Populism is not limited to any one group, either left or right wing. ln terms of economic policies, populists from the left tend to favor nationalization of private industry and/or services and much more progressive tax regimes than populists from the right, whereas populists from the right tend to be more anti-immigration. Populists from either side can be hostile to domestic or global institutions thought to represent the power and privileges of elites, JP Morgan notes. Think World Trade Organization or the United Nations.
As for economic and market outcomes, the evidence after the decade’s populist uprisings is mixed. Reviewing the four most-followed elections of the past decade—Greece’s 2015 retention of the left-wing Syriza party (which sent conflicting messages about sticking with the euro), Brexit, Trump and Italy’s 2018 election in which anti-establishment forces of two different political tilts formed a coalition government—three of the four experienced economic slowdowns or recessions, the U.S. being the exception. Each case saw significant market volatility, with both the U.S. and U.K. recovering beyond their pre-election/referendum levels. Greece has been the biggest laggard.

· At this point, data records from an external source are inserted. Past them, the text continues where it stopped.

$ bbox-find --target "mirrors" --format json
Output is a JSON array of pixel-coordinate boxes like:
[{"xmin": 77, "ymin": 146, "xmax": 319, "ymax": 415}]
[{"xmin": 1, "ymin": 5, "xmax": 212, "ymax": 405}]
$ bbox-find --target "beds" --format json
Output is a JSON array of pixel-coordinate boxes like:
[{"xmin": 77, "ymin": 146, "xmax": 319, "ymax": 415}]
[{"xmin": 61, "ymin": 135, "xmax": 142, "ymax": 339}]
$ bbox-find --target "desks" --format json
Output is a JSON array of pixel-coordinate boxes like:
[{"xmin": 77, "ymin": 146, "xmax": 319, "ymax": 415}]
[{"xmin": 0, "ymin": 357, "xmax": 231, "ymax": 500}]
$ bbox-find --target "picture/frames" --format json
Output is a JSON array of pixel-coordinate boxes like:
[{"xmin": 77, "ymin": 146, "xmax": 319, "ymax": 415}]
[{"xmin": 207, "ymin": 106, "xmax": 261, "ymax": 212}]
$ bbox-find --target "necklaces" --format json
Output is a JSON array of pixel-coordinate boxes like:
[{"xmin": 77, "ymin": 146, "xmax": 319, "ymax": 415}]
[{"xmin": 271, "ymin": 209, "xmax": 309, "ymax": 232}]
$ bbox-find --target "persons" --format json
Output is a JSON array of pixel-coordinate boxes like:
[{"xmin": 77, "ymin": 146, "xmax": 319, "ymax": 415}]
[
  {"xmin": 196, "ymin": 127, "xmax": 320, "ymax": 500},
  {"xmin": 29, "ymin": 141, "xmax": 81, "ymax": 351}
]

How are these populist agendas working out? Well, Greece so far has stuck with the euro, Trump has been unable to repeal and replace Obamacare, the coalition Italian government significantly lowered its fiscal ambitions and the U.K. seems to be moving gingerly toward a softer Brexit. Of course, if that doesn’t work out, there are suggestions it may hold another referendum! By the way, over there in France, The Guardian says French President Macron “hasn’t just lost his touch, he’s enabling the populism he was supposed to defeat!!”
Populist episodes are almost always disruptive. Indeed, JP Morgan sees the potential for Black Swans—possible but unlikely tail-risk events that could roil global markets—arising out of policies adopted in this latest populist wave. The U.K. could get stuck with hard Brexit. The U.S. and China could fail to strike a trade truce. Italy could seek to follow the U.K. and move to exit the EU, crippling the euro. A supply shock triggered by U.S. sanctions against Iran could lead to a troubling spike in oil prices to $100 or more. Populist episodes may call for some ballast in investment portfolios.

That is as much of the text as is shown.